Thursday, November 1, 2007

On Torture

I feel like I'm missing something in the debate over the confirmation of Alberto Gonzales's replacement. The debate about whether the U.S. should torture people, and more specifically about whether waterboarding is torture.

Today things got even murkier for me after skimming the op-ed piece in the paper by David Reinhard, The Oregonian's lone voice in support of all things Bush. His piece today tries to argue that waterboarding isn't all that bad -- that's it's not really torture, while at the same time arguing that it's bad enough (apparently) that it makes terrorists give up valuable information. He uses the well-worn example of our lives hanging in the balance and the only way to safety is through torturing a suspect.
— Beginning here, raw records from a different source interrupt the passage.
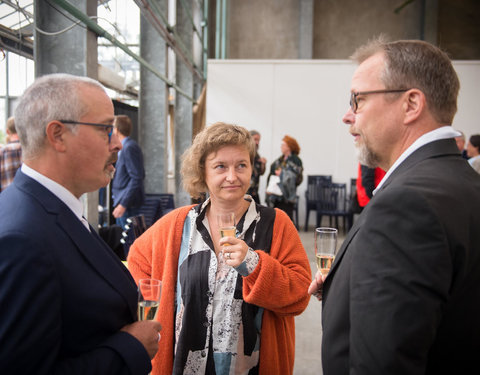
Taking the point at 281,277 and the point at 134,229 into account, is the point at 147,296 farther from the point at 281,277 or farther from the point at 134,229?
the point at 134,229

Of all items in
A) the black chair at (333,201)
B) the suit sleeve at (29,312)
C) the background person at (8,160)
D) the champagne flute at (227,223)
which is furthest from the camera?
the black chair at (333,201)

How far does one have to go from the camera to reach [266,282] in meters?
1.42

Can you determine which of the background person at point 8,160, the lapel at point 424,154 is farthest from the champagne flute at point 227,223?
the background person at point 8,160

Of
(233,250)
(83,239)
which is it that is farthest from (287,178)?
(83,239)

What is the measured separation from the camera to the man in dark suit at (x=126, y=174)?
160 inches

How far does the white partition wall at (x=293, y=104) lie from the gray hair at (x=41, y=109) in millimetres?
7250

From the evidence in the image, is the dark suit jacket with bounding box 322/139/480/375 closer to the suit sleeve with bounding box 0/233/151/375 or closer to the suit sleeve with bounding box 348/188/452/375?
the suit sleeve with bounding box 348/188/452/375

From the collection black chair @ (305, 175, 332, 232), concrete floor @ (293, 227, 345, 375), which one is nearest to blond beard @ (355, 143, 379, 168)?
concrete floor @ (293, 227, 345, 375)

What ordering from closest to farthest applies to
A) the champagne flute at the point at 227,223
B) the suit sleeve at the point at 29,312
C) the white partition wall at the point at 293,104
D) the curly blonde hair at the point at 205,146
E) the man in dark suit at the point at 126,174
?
1. the suit sleeve at the point at 29,312
2. the champagne flute at the point at 227,223
3. the curly blonde hair at the point at 205,146
4. the man in dark suit at the point at 126,174
5. the white partition wall at the point at 293,104

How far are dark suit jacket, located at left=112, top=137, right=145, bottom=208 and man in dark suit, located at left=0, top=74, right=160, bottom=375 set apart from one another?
9.93 ft

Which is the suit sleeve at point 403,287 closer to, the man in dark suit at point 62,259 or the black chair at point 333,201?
the man in dark suit at point 62,259

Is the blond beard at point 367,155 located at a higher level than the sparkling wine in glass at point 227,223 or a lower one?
higher

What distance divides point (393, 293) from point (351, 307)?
0.12 meters

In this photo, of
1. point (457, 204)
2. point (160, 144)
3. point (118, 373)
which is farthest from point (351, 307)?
point (160, 144)
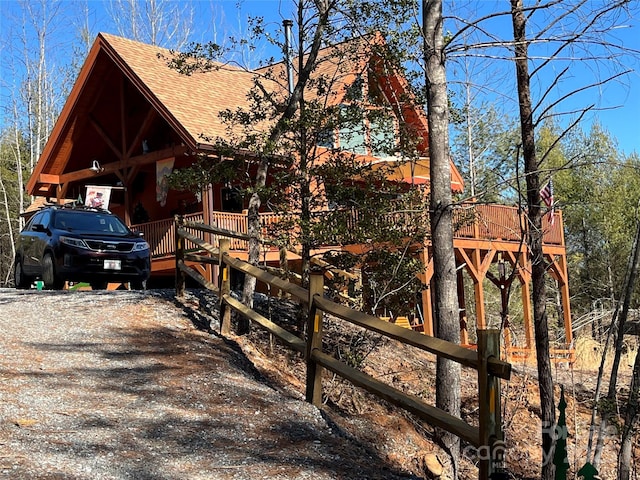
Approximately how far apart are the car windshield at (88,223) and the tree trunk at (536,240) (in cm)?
822

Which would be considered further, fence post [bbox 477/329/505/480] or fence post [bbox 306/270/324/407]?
fence post [bbox 306/270/324/407]

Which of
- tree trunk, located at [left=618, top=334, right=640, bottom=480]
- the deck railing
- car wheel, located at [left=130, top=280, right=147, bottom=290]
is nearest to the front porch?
the deck railing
Of course, it seems to me if our entire security apparatus comes down to that, we're hurtin' gators. I have a hard time going along with this fantasy scenario. Especially since it comes from the so-called "values" crowd. In effect they are saying we NEED to go against our values to preserve the state. So there's "do the right thing" and then there's "well, it would be NICE to do the right thing, but we can't always do the right thing." If anyone else suggested this approach, they would be charged with "moral relativism," which used to be a bad thing, but now I have learned that, appropriately enough, moral relativism is only bad sometimes!
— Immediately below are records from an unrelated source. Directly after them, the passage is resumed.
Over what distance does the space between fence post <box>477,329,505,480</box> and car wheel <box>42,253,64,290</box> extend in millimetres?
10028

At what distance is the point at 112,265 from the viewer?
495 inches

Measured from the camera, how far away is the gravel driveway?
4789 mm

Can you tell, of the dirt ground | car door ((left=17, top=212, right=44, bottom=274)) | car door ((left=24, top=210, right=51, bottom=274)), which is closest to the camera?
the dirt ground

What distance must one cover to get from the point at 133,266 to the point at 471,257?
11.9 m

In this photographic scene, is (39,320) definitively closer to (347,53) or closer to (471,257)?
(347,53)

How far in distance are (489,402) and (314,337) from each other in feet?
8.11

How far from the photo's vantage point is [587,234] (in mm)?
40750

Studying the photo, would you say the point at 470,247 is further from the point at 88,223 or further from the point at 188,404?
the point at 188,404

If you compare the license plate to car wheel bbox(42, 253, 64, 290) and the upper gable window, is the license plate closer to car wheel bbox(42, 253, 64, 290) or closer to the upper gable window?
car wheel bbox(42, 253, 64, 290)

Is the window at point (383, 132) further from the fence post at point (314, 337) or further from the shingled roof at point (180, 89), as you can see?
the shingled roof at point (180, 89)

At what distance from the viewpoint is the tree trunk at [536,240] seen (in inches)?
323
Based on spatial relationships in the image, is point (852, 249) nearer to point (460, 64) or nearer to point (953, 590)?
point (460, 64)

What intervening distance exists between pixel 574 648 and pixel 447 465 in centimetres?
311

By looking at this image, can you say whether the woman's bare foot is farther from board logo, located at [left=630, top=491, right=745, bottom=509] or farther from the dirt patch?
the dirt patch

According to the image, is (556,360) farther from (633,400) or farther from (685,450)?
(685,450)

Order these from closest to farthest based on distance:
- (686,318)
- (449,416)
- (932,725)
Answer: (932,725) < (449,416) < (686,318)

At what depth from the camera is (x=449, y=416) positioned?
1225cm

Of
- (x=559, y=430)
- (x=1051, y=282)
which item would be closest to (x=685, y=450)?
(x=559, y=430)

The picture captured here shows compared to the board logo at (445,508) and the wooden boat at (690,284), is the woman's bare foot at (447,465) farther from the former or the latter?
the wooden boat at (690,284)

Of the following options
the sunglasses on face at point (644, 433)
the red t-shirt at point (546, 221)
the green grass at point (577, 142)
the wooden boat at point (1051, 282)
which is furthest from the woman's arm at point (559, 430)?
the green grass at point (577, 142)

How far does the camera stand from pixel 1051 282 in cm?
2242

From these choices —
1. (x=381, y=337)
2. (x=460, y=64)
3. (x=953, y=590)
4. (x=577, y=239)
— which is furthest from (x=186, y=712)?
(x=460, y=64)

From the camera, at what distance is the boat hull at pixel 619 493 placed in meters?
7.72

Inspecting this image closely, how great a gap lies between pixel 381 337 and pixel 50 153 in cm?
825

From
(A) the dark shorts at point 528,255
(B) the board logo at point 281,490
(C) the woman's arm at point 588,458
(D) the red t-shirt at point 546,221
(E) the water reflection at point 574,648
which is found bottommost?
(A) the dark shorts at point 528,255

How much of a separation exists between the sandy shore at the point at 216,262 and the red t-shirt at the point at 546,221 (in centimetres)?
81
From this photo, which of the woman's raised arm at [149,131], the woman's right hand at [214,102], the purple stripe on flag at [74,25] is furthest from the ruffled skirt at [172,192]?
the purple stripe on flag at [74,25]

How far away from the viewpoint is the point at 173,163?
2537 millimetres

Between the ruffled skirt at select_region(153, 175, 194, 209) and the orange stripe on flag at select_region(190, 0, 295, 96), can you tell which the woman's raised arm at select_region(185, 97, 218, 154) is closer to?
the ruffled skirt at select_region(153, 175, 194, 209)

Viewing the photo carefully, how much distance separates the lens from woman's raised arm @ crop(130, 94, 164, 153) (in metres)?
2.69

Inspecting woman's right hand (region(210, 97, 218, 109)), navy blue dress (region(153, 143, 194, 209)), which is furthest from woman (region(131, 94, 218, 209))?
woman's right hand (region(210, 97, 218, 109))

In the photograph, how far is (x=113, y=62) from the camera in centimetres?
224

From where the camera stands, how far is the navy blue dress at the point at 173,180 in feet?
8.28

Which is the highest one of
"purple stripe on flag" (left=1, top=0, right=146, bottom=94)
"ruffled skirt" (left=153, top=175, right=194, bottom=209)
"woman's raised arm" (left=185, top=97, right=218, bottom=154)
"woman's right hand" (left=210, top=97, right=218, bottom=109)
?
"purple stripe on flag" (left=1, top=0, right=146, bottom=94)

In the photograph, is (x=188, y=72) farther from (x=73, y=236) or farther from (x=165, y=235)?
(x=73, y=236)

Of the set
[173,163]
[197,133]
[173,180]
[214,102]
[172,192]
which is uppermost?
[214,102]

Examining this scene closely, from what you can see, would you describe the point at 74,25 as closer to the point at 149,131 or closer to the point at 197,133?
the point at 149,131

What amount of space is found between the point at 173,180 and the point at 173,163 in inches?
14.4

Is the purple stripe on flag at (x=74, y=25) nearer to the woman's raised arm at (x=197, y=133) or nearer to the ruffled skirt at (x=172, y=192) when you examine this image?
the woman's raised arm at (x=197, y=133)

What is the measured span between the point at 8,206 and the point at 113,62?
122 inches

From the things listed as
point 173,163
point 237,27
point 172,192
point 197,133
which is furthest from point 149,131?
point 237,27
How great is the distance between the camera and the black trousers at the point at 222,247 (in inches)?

Here's my favorite snippet from Reinhard:

"But is any and all waterboarding torture and therefore illegal? I don't think so. First, if all waterboarding is torture, why does the U.S. government waterboard its own folks in survival training programs? It doesn't gouge out trainees' eyes or rip out fingernails to get them ready to withstand the horrors of capture. Is it because waterboarding is safe and painless?"
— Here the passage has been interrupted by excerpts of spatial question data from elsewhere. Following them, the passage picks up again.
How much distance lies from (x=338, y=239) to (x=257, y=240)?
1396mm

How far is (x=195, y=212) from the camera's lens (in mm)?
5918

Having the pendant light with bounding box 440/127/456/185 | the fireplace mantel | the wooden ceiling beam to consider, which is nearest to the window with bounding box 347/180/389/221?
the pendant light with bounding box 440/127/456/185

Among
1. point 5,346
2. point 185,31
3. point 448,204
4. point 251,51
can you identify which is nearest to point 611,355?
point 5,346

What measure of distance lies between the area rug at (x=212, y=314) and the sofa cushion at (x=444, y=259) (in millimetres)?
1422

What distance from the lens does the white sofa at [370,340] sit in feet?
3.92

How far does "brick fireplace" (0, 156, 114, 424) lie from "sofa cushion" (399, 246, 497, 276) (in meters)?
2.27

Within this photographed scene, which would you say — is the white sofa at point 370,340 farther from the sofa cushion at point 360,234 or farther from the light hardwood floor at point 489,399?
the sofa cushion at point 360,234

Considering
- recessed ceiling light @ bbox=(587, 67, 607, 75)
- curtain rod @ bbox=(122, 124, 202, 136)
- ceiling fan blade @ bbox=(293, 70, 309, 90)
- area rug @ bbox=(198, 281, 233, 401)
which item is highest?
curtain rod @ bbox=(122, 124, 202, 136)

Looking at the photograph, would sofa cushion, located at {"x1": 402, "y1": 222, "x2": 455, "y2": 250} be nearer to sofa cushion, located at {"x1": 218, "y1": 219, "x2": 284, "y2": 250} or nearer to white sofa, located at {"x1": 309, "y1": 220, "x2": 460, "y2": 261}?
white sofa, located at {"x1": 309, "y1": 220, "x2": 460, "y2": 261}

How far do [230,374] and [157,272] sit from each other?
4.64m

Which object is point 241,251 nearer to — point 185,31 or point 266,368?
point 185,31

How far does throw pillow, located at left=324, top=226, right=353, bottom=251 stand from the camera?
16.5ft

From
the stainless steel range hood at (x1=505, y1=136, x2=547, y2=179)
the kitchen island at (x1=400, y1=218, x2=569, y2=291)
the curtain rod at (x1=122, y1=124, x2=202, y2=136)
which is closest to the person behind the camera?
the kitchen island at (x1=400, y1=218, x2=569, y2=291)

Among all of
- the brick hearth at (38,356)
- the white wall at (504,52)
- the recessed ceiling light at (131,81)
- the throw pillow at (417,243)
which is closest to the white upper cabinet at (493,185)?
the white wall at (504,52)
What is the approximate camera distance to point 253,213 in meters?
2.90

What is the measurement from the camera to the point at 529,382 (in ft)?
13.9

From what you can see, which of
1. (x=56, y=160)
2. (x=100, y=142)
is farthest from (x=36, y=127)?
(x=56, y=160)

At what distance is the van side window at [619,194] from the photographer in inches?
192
It's confusing, and you'll have to take my word for it that it wouldn't make any more sense if I included the whole piece. It sounds as though he's saying we use waterboarding to train our men to "withstand the horrors of capture" -- but if that's the case, he's saying waterboarding is, in fact, a "horror" of capture. That sure sounds like a definition of torture.

I don't really get it.

The other part of the debate that confounds me is U.S. senators (pro-Bush, pro-torture) who say "well, the nominee for the AG's office can't really say it's a crime because then he'd have to prosecute the people who did it." Um... YEAH, that's right! "We can't really call murder a crime because then we'd have to punish murderers." Does that sound any better?